## QUOTED PASSAGE
+-------+

With all the parameters being within their reference values, the first phase of the Magnet commissioning underground can be considered achieved. The test plans were fully achieved within the time allowed. The next step will be the test at full current... and to bend the products from proton-proton collissions!

Wednesday 20 August 2008

Reliability under control... ready for data?

There is quite a long time since we do not comment about the monthly reliability results of the Tier-1 in this blog. This is not because we have stopped monitoring it, no! Actually, the opposite it is true. We are now looking at all sorts of monitoring daily. The SAM critical alerts are now generating an SMS to the Manager on Duty mobile phone. All of this to try and notice any possible problem as soon as it appears. It would be nice to catch them BEFORE they appear, but we are not there yet :-)

The reliabilities scored by PIC in the last three months (May to July) have been flat at 99%. This is ok and I think this tells us that the Manager on Duty shifts are getting mature. On the one hand the tools available for the shifters are improving: cleaner Nagios and better documentation and procedures (thanks to all of the service managers around) plus, of course, the shifters are doing a great job.

+-------+

## STATED EXERCISE A
For each statement, say whether it agrees with the blog excerpt, answering yes or no and quoting the words of the excerpt that decide it: (i) PIC's reliability from May to July held steady at 99%. (ii) SAM critical alerts now send an email to the Manager on Duty. (iii) The test plans for the first phase of the Magnet commissioning were completed within the allotted time.
The blog excerpt and the records that follow it are unrelated material.

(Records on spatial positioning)
+-------+

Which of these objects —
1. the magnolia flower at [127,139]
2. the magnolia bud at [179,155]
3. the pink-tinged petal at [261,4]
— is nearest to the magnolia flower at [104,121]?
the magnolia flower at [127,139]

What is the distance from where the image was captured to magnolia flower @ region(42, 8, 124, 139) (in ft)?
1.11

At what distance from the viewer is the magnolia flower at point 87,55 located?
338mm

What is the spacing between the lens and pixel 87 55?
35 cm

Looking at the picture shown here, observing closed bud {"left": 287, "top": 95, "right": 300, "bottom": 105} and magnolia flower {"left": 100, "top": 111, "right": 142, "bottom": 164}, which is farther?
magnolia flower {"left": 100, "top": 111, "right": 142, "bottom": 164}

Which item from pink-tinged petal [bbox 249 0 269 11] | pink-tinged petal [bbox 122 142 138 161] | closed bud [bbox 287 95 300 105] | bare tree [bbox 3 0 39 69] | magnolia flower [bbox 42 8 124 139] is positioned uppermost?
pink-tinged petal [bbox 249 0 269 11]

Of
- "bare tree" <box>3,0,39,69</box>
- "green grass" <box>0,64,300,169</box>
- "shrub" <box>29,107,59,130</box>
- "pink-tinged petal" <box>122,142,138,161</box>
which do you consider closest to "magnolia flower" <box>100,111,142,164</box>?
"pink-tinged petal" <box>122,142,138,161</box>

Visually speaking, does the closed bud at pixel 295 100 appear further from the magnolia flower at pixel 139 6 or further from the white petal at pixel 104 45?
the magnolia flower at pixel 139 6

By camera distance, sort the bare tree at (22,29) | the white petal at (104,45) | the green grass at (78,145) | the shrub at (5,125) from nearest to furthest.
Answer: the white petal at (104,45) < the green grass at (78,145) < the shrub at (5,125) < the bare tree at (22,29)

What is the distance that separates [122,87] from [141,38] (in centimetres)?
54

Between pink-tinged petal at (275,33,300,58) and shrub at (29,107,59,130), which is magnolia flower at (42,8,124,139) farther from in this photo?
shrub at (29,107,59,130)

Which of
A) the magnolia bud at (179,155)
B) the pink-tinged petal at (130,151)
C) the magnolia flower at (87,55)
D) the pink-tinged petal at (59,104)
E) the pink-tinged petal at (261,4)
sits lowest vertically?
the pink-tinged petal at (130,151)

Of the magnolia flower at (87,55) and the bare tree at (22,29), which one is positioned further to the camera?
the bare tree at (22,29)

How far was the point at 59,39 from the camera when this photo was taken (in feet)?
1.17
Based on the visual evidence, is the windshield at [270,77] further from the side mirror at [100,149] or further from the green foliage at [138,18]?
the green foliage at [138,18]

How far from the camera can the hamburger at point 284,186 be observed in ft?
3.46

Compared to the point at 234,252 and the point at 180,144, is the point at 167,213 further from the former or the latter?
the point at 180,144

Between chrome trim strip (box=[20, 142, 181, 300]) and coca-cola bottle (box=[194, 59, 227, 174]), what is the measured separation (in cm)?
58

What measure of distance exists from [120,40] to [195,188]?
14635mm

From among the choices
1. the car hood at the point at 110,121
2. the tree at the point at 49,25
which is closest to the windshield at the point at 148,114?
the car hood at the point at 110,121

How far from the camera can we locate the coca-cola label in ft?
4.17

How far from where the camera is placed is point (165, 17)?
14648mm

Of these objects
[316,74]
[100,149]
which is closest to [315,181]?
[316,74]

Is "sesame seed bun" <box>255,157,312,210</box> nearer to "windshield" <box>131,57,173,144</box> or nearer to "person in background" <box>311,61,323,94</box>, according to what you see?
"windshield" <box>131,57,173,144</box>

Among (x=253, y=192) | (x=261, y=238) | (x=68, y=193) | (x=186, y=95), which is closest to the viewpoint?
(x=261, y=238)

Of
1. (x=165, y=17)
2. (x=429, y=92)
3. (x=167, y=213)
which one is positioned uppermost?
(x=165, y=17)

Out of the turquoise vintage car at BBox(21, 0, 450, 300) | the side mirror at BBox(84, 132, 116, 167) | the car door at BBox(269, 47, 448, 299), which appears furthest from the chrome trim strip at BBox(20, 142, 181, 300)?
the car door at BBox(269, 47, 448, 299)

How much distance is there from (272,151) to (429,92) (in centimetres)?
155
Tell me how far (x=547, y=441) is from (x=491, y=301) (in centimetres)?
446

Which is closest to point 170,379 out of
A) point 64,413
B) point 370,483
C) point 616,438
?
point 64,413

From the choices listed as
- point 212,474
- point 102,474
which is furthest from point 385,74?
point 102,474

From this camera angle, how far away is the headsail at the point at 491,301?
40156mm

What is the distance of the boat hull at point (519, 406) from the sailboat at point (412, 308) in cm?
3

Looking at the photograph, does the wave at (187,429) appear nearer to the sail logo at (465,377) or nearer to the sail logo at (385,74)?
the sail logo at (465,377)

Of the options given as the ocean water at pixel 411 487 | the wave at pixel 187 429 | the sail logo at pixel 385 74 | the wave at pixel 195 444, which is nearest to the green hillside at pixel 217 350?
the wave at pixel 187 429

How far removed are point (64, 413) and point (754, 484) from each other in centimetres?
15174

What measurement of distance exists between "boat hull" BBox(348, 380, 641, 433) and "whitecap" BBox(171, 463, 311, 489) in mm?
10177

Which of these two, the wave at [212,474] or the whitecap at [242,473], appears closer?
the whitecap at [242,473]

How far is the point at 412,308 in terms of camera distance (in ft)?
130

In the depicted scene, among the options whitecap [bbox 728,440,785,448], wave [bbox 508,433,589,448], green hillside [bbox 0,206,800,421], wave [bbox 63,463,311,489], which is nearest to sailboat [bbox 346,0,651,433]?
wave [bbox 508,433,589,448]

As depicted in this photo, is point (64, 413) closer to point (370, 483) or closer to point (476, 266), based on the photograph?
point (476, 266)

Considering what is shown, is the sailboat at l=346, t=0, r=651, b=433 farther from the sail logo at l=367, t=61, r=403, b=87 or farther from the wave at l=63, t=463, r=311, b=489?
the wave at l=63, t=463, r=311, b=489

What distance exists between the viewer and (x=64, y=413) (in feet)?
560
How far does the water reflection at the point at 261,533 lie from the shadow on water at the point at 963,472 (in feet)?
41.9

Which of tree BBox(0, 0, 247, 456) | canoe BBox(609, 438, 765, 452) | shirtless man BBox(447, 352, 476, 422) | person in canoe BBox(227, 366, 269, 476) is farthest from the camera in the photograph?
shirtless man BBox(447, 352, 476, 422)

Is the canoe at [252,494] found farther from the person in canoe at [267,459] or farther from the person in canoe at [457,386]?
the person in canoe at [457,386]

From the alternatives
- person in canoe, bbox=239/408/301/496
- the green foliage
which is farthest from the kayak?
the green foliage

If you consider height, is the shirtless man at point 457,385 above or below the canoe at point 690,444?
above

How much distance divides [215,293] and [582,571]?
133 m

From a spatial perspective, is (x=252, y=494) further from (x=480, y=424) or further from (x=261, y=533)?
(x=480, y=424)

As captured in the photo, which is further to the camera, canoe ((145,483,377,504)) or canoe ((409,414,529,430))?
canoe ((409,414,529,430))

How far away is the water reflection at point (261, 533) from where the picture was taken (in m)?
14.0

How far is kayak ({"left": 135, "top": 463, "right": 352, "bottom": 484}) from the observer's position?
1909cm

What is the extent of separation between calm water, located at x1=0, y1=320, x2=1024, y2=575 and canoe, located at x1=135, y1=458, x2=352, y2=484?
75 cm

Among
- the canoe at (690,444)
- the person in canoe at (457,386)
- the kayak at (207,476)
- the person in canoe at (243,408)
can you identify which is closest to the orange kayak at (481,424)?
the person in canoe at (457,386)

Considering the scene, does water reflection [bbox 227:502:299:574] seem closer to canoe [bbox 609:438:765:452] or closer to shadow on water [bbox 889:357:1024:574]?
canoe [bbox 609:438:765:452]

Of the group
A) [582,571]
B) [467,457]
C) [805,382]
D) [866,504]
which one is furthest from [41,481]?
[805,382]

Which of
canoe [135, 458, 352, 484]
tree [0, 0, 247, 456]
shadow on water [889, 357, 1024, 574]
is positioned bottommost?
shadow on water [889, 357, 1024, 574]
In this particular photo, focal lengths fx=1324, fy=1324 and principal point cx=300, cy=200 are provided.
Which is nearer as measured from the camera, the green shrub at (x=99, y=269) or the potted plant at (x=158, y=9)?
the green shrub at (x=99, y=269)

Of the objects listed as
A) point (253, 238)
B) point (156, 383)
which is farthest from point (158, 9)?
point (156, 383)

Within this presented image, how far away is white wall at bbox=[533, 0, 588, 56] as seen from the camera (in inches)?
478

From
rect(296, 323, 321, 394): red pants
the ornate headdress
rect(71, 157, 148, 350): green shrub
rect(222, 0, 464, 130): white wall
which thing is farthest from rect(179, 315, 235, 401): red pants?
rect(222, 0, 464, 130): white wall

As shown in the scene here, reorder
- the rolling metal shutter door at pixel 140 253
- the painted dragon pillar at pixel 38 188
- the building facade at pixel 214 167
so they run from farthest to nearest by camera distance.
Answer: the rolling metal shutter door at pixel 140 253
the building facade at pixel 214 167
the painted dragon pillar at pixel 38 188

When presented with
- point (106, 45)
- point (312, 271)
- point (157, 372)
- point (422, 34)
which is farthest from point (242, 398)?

+-------+

## STATED EXERCISE B
Give the records from the line holding "Of the group" through the end of the records, inclusive, as a Markdown table with the columns Row and Line. Number each line and leave out blank lines.

## WORKED ANSWER A
(i) Yes: "The reliabilities scored by PIC in the last three months (May to July) have been flat at 99%."
(ii) No: "The SAM critical alerts are now generating an SMS to the Manager on Duty mobile phone."
(iii) Yes: "The test plans were fully achieved within the time allowed."

## WORKED ANSWER B
| Row | Line |
|---|---|
| 1 | Of the group |
| 2 | A) [582,571] |
| 3 | B) [467,457] |
| 4 | C) [805,382] |
| 5 | D) [866,504] |
| 6 | which one is furthest from [41,481]? |
| 7 | [805,382] |
| 8 | Which of |
| 9 | canoe [135, 458, 352, 484] |
| 10 | tree [0, 0, 247, 456] |
| 11 | shadow on water [889, 357, 1024, 574] |
| 12 | is positioned bottommost? |
| 13 | shadow on water [889, 357, 1024, 574] |
| 14 | In this particular photo, focal lengths fx=1324, fy=1324 and principal point cx=300, cy=200 are provided. |
| 15 | Which is nearer as measured from the camera, the green shrub at (x=99, y=269) or the potted plant at (x=158, y=9)? |
| 16 | the green shrub at (x=99, y=269) |
| 17 | Of the objects listed as |
| 18 | A) point (253, 238) |
| 19 | B) point (156, 383) |
| 20 | which is farthest from point (158, 9)? |
| 21 | point (156, 383) |
| 22 | Within this presented image, how far away is white wall at bbox=[533, 0, 588, 56] as seen from the camera (in inches)? |
| 23 | 478 |
| 24 | From |
| 25 | rect(296, 323, 321, 394): red pants |
| 26 | the ornate headdress |
| 27 | rect(71, 157, 148, 350): green shrub |
| 28 | rect(222, 0, 464, 130): white wall |
| 29 | which thing is farthest from rect(179, 315, 235, 401): red pants? |
| 30 | rect(222, 0, 464, 130): white wall |
| 31 | As shown in the scene here, reorder |
| 32 | - the rolling metal shutter door at pixel 140 253 |
| 33 | - the painted dragon pillar at pixel 38 188 |
| 34 | - the building facade at pixel 214 167 |
| 35 | so they run from farthest to nearest by camera distance. |
| 36 | Answer: the rolling metal shutter door at pixel 140 253 |
| 37 | the building facade at pixel 214 167 |
| 38 | the painted dragon pillar at pixel 38 188 |
| 39 | When presented with |
| 40 | - point (106, 45) |
| 41 | - point (312, 271) |
| 42 | - point (157, 372) |
| 43 | - point (422, 34) |
| 44 | which is farthest from point (242, 398)? |